* _Provided text_
————
Observers state that in 2020, streaming video content amounted to 75% of all Internet traffic. They believe that this will increase to 82% by 2022. 

What Are React and React Native?

Before discussing the technicalities of incorporating video content in React and React Native apps, let’s talk about React and React Native briefly. These are two popular frameworks for modern application development. 

Facebook developed React in 2011. This web development library is also called React.js. The company used this JavaScript-based open-source framework in the Facebook timeline. Facebook acquired Instagram in 2012. It used React.js in the Instagram timeline too. 

React.JS offers the following advantages:

• You can use React.js for both front-end and server-side development. 
• Websites and web apps developed using React have good speed.
• React.js has a component-based architecture, which promotes the reuse of components. This expedites development.
• React improves the SEO of a website.
• React.js enjoys high popularity. A vibrant developers’ community supports it, and this community has created many useful development tools.

React Native is a cross-platform mobile development framework from Facebook. This open-source JavaScript-based framework uses React.JS. React Native can deliver a near-native user experience. You can run the app on both Android and iOS. 

React Native offers the following advantages:

• It offers a near-native experience since React Native compiles to native app components. 
• React Native generates platform-specific code for both Android and iOS. This further helps it deliver a near-native user experience.
• Since React Native is based on JavaScript, it’s easy to learn.
• React Native supports “hot reloading”, which expedites app development.
• You can use the ready-to-use UI libraries offered by the React Native ecosystem. This helps you to offer a smooth user experience. 

Setting The Context: Key Challenges In Implementing React Video & React Native Video Playback

Let’s assume that a user of your proposed React or React Native app clicks the button to play a video. A lot of processing takes place before the user sees the first frame of the video. You need to address the challenges that occur during this process.

The video player will download the entire video at one go only if the video is very small. We call this process “single-source playback”, and this isn’t a recommended approach in most cases. Very few real-life use cases have videos small enough for “single-source playback”. 

Most of the time, a video download-and-playback software spits a video into pieces. We commonly use the term “chunks” for these pieces. The software downloads these chunks in a series. Therefore, a device will always download small amounts of data at one time.
————
* _Given entries_
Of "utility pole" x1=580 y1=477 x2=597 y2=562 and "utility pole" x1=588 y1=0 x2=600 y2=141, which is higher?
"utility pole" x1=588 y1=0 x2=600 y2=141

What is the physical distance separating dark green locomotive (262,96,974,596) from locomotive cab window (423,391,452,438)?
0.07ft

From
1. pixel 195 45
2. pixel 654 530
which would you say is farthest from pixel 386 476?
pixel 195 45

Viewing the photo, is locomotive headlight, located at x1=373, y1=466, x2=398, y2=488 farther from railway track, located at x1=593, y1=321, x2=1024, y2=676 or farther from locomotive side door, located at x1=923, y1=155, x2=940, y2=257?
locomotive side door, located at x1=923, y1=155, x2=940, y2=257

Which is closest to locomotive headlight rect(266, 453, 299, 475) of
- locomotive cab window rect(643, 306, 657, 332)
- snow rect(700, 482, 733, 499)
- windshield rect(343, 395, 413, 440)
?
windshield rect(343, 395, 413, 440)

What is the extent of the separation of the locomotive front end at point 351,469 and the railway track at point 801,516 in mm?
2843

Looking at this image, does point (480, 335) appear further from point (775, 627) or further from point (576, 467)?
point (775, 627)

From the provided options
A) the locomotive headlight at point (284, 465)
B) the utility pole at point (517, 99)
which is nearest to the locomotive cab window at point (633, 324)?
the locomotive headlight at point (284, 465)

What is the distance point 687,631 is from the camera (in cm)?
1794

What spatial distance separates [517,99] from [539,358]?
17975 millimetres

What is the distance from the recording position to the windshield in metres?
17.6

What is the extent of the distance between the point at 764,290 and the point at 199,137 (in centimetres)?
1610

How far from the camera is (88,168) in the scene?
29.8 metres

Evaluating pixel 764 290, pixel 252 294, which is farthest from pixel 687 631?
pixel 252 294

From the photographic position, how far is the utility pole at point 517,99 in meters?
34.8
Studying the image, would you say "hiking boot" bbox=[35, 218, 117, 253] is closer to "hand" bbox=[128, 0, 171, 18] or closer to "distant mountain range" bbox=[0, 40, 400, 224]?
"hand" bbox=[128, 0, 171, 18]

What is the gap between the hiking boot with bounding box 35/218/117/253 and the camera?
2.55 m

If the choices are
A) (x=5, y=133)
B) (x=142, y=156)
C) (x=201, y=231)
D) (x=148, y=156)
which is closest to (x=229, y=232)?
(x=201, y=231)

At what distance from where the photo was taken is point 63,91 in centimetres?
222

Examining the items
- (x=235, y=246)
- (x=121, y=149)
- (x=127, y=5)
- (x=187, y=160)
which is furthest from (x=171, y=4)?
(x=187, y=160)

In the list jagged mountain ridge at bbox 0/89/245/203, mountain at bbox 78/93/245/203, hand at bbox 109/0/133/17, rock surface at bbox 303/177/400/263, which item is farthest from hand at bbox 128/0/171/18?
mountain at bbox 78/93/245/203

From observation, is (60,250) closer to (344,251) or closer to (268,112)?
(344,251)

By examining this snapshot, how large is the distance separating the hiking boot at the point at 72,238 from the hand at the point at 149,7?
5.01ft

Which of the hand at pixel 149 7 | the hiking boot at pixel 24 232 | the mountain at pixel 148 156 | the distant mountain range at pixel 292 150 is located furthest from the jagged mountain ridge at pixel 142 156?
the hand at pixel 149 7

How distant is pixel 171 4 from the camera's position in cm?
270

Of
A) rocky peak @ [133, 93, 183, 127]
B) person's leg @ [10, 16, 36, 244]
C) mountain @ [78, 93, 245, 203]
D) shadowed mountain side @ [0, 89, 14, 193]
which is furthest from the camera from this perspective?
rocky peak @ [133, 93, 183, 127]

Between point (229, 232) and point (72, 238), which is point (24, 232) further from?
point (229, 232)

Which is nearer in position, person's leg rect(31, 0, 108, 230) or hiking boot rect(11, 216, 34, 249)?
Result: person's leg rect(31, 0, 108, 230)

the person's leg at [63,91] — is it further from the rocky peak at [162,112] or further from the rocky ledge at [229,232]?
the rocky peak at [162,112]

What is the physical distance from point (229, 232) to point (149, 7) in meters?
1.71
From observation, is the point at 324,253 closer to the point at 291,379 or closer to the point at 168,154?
————
* _Work instructions_
Carry on the article about React and React Native video playback, starting right after its last sentence. The records are independent material with no connection to the text.

* _Answer_
On top of that, a video player must choose the right video quality that’s suitable for the network conditions that it faces. We refer to this process as “choosing a bitrate”. If a video player faces slow network conditions, then it should step down to a smaller bitrate. A failure to do so results in that “buffering” message. This can put off users, and they might move away from the video content. 

Video players use  ABS (Adaptive Bitrate Streaming) to switch between different levels of video quality while downloading chunks. We now discuss the software solutions to achieve ABS effectively.

Technology solutions to achieve ABS effectively For React Video & React Native Video Playback

Three technology solutions exist that help video players achieve ABS effectively. These are as follows:

HLS (HTTP Live Streaming)

Apple developed HLS streaming and launched it in 2009. This solution divides a video into chunks of 10 seconds. It then creates indexes for all of these chunks in a separate playlist file. 

HLS is the only native ABS format for operating systems like iOS and OS X. If you are building a video player app for these operating systems, then you need to use HLS.

#EXTM3U

#EXT-X-PLAYLIST-TYPE:EVENT

#EXT-X-TARGETDURATION:10

#EXT-X-VERSION:4

#EXT-X-MEDIA-SEQUENCE:0

#EXTINF:10.0,

fileSequence0.ts

#EXTINF:10.0,

fileSequence1.ts

#EXTINF:10.0,

fileSequence2.ts

#EXTINF:10.0,

fileSequence3.ts

#EXTINF:10.0,

fileSequence4.ts

DASH (Dynamic Adaptive Streaming over HTTP)

Multiple technology companies including Google and Microsoft collaborated to develop DASH. They did that in response to a request from MPEG in 2009. DASH is a relatively new standard since it was published in 2012. The developers of DASH wanted to combine earlier standards like MSS and HLS into one standard. However, Apple devices still only support HLS. 

This technology solution splits a video into chunks of 2-4 seconds. This makes the downloading process faster. In turn, this results in better performance. 

<?xml version="1.0" encoding="utf-8"?>
<MPD xmlns:xsi="http://www.w3.org/2001/XMLSchema-instance"
xmlns="urn:mpeg:dash:schema:mpd:2011"
xmlns:xlink="http://www.w3.org/1999/xlink"
xsi:schemaLocation="urn:mpeg:DASH:schema:MPD:2011 http://standards.iso.org/ittf/PubliclyAvailableStandards/MPEG-DASH_schema_files/DASH-MPD.xsd"
profiles="urn:mpeg:dash:profile:isoff-live:2011"
type="dynamic"
minimumUpdatePeriod="PT3S"
suggestedPresentationDelay="PT3S"
availabilityStartTime="2017-10-04T03:31:48"
publishTime="2017-10-04T22:28:30"
timeShiftBufferDepth="PT15.8S"
minBufferTime="PT3.9S">
<ProgramInformation>
<Title>RTSP Session</Title>
</ProgramInformation>
<Period start="PT0.0S">
<AdaptationSet contentType="video" segmentAlignment="true" bitstreamSwitching="true" frameRate="15/2">
<Representation id="0" mimeType="video/mp4" codecs="avc1.4d0020" bandwidth="2000000" width="1280" height="960" frameRate="15/2">
<SegmentTemplate timescale="15360" initialization="init-stream$RepresentationID$.m4s" media="chunk-stream$RepresentationID$-$Number%05d$.m4s" startNumber="22732">
<SegmentTimeline>
<S t="1047462831" d="30639" />
<S d="61438" />
<S d="30709" />
<S d="61457" />
</SegmentTimeline>
</SegmentTemplate>
</Representation>
</AdaptationSet>
</Period>
</MPD>

MSS (Microsoft Smooth Streaming)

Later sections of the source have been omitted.